À partir d’une enquête d’Ariane Chemin, comment un certain Félix Mora a recruté en masse de jeunes Marocains pour les mines du Nord et de Lorraine. Une autre histoire de la France et de l’immigration, racontée par ses acteurs. "Mora veut, Mora a !"
Dans ce film, le réalisateur Frédéric Laffont fait témoigner d’anciens mineurs recrutés au Maroc dans les années 1960-1980 pour travailler dans des mines de Lorraine et du nord de la France. Vu sur Arte à 22 h 45, mercredi 31 août.
« Je suis venu avec Mora. » Ce sont les premiers mots de Lahcen Tighanimine à sa fille Mariame, sociologue - c’est elle qui guide le film, traduit les paroles recueillies et porte la voix off en français et en berbère -, qui l’interroge sur son parcours d’immigré dont le destin fut scellé un jour de 1963 à Taliouine, au Maroc. Cet hiver-là, Félix Mora, chef de la main-d’œuvre des Houillères, sillonne les villages du Souss. Comme partout ailleurs dans le royaume, les jeunes, pour la plupart fils de paysans, se précipitent, candidats à l’exil attirés par le mirage d’une vie qu’ils espèrent meilleure qu’au bled. Dans les années 1960-70, loin, très loin du Sud marocain, les mines du Pas-de-Calais et de Lorraine peinent à trouver des volontaires pour descendre au fond. Particulièrement dur, le travail est aussi mal payé. D’où ce recrutement au cœur de l’ancien protectorat.

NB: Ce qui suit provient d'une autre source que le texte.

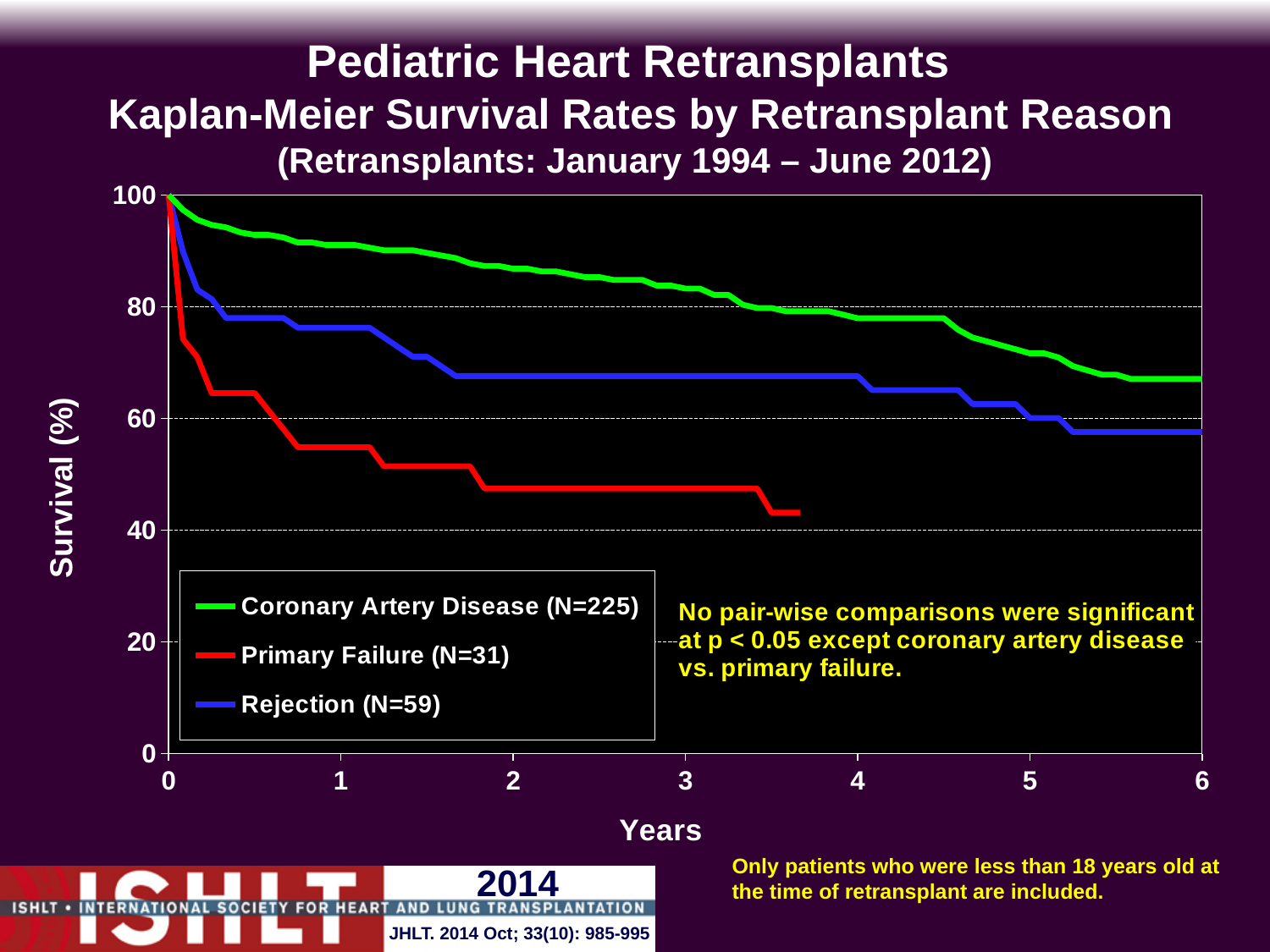
What kind of chart is shown on the slide? Line chart (Kaplan-Meier survival curve) At 3 years, which has higher survival: Coronary Artery Disease or Rejection? Coronary Artery Disease What is the N for the Primary Failure group shown in the legend? N=31 How many series does the legend list? 3 Which retransplant reason has the highest survival curve across the 6 years? Coronary Artery Disease What is the N for the Coronary Artery Disease group shown in the legend? N=225 Is the survival for Rejection at 6 years greater or less than 60%? less Which retransplant reason has the lowest survival curve? Primary Failure Is the survival for Coronary Artery Disease at 6 years greater or less than 60%? greater Is the survival for Coronary Artery Disease at 3 years greater or less than 80%? greater Do the survival curves rise or fall as years increase? Fall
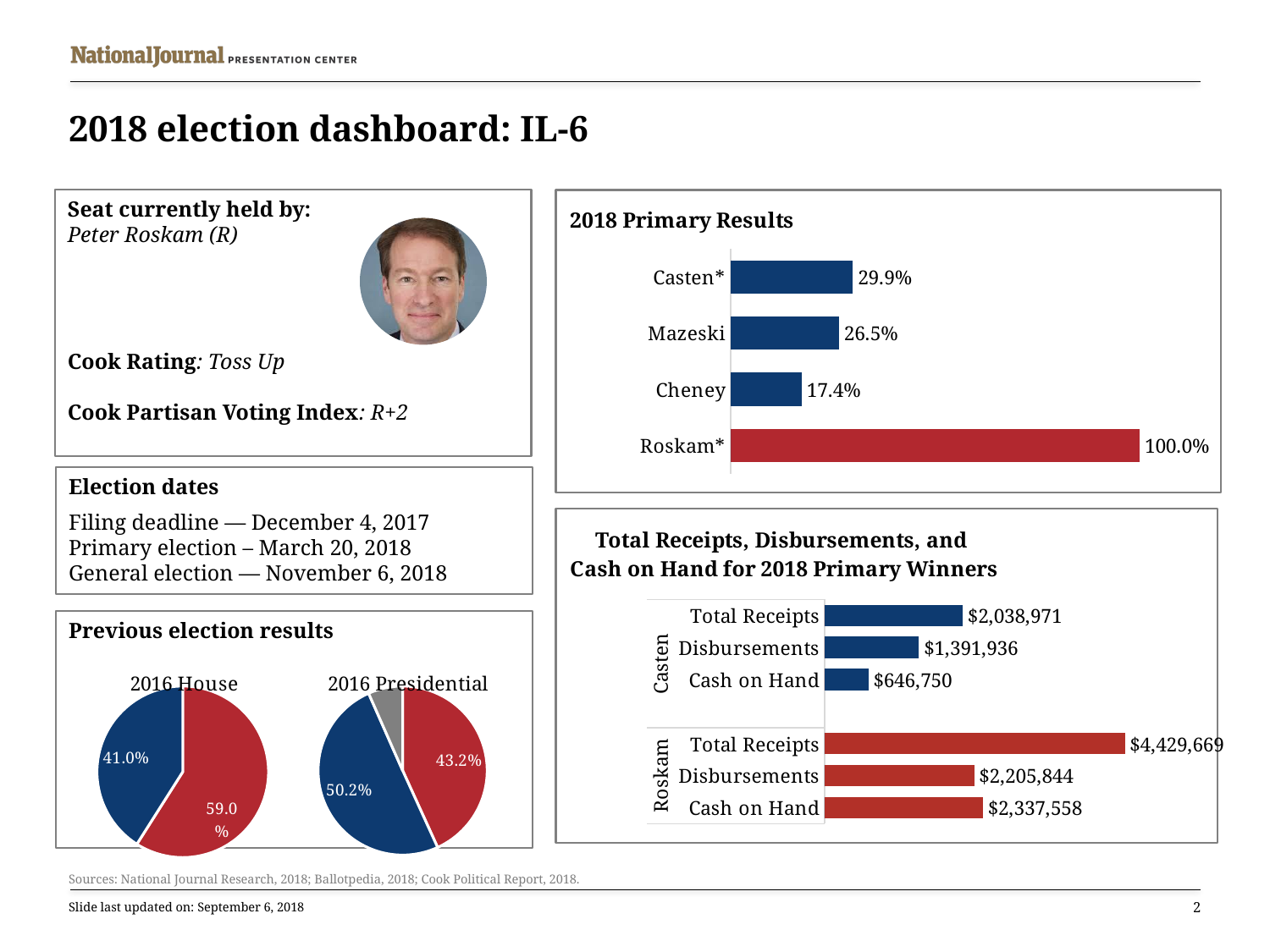
What type of chart is the 2018 Primary Results chart? Bar chart In the 2018 Primary Results chart, what is the difference in percentage points between Casten* and Mazeski? 3.4 In the Total Receipts, Disbursements, and Cash on Hand chart, what is the difference between Roskam's and Casten's Total Receipts? $2,390,698 In the Total Receipts, Disbursements, and Cash on Hand chart, which is larger: Roskam's Disbursements or Roskam's Cash on Hand? Roskam's Cash on Hand In the Total Receipts, Disbursements, and Cash on Hand chart, what is Casten's Cash on Hand? $646,750 In the 2018 Primary Results chart, what percentage did Cheney receive? 17.4% In the 2018 Primary Results chart, which candidate has the highest percentage? Roskam* In the 2016 Presidential pie chart, what is the value of the blue slice? 50.2% In the 2018 Primary Results chart, what percentage did Casten* receive? 29.9% In the 2018 Primary Results chart, which candidate has the lowest percentage? Cheney How many candidates are shown in the 2018 Primary Results chart? 4 In the 2016 House pie chart, what is the value of the red slice? 59.0%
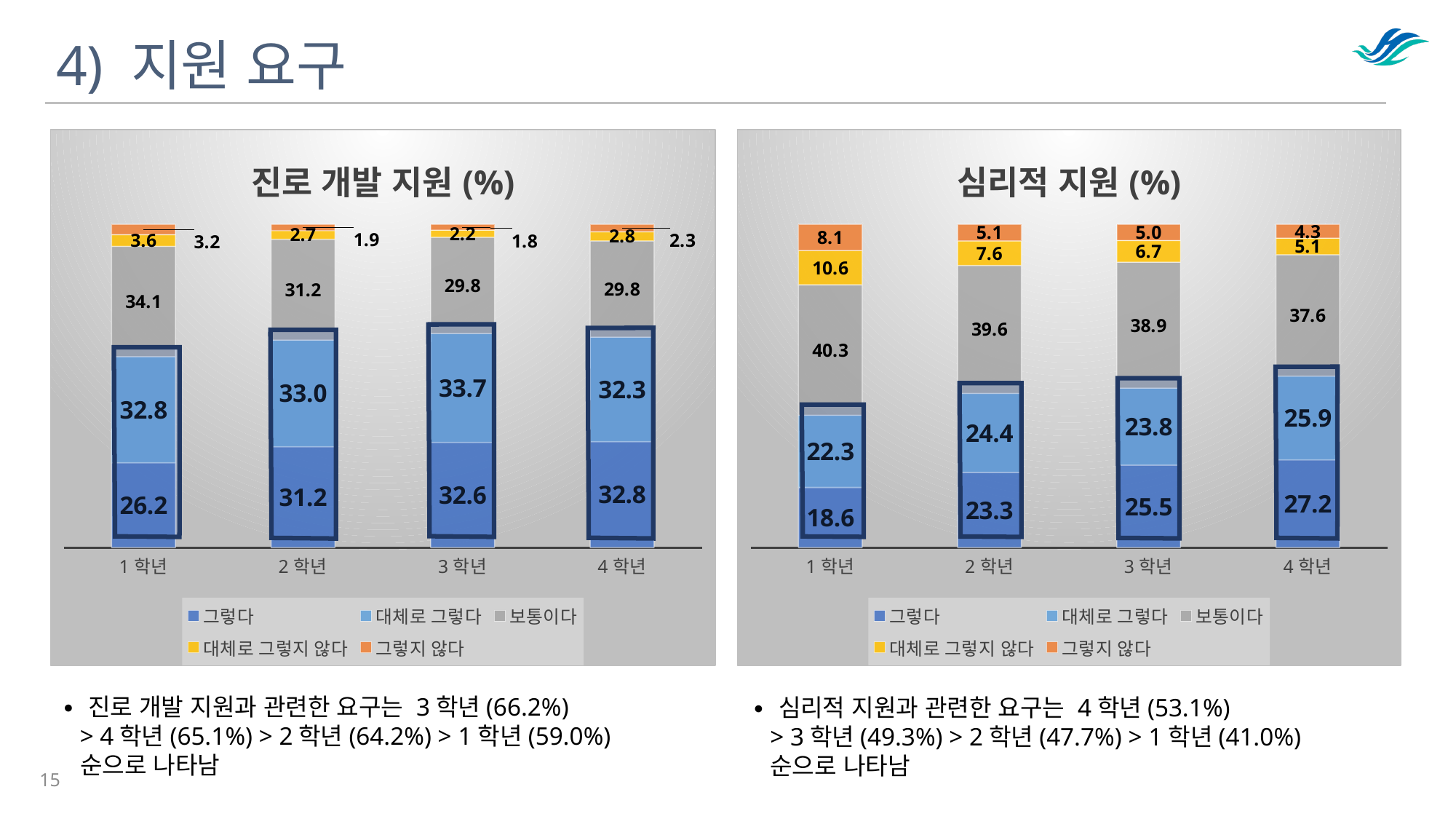
How many grade categories are shown on the x axis of the 진로 개발 지원 (%) chart? 4 In the 진로 개발 지원 (%) chart, which is larger: 그렇다 for 2 학년 or 그렇다 for 4 학년? 4 학년 In the 심리적 지원 (%) chart, what is the value of 보통이다 for 2 학년? 39.6 How many series does the legend of the 심리적 지원 (%) chart list? 5 In the 진로 개발 지원 (%) chart, which grade has the highest value for 대체로 그렇다? 3 학년 In the 심리적 지원 (%) chart, what is the difference between the 보통이다 values for 1 학년 and 4 학년? 2.7 In the 심리적 지원 (%) chart, which grade has the lowest value for 그렇다? 1 학년 In the 심리적 지원 (%) chart, what is the value of 그렇지 않다 for 1 학년? 8.1 In the 진로 개발 지원 (%) chart, what is the value of 그렇다 for 1 학년? 26.2 In the 심리적 지원 (%) chart, what is the combined value of 그렇다 and 대체로 그렇다 for 4 학년? 53.1 What type of chart is the 진로 개발 지원 (%) chart? Stacked bar chart In the 심리적 지원 (%) chart, does the value of 그렇다 rise or fall from 1 학년 to 4 학년? Rise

80 000 Marocains recrutés pour le Nord et la Lorraine
Ancien militaire, l’agent recruteur des Houillères du bassin du Nord et du Pas-de-Calais examine et palpe les corps. Lahcen Tighanimine (ainsi rebaptisé du nom de son village), Hammou Chakouk et les autres attendent avec anxiété son verdict : tampon vert sur les torses nus, l’espoir d’argent pour la famille et la fierté ; rouge, le retour au bled et la honte. Mora aurait ainsi recruté plus de 80 000 mineurs pour le Nord et la Lorraine.
Après deux jours et trois nuits à fond de cale, dans les entrailles du paquebot Lyautey, le débarquement à Marseille est suivi du transfert, avant la descente dans les galeries de poussière noire, aux côtés d’Italiens, d’Espagnols et de Polonais, mieux payés.
À la fermeture des mines dans les années 1980, les "Mora" découvrent les chaînes des usines automobiles Renault et Peugeot, ouvriers d’une France industrielle déclinant au crépuscule des Trente Glorieuses. Vient le temps du regroupement familial, des naissances et des cités qui achève de les convaincre de rester… Le choix d’un destin
"T’es pas contente d’être ici ?"
À sa fille Mariame, sociologue, qui l’interroge sur la violence de la méthode du "négrier des Houillères", Lahcen Tighanimine répond simplement : "T’es pas contente d’être ici ?" Lucides et enjoués, ces retraités racontent sans nostalgie leur épopée industrieuse, loin des arganiers et des palmiers-dattiers de l’Atlas, et le choix d’un destin : "On a pensé à la vie devant nous…" Devenus pères et grands-pères de centaines de milliers de Français, les anciens mineurs, touchants, témoignent avec précision et sans pathos. À rebours des débats identitaires empoisonnés, leur récit, au présent, dessine tout en nuances une histoire de France et de l’immigration méconnue, entre travail, exploitation, dignité, rêves accomplis et mémoire, et montre combien la traversée de la Méditerranée revêt, aujourd'hui comme hier, une dimension mythologique.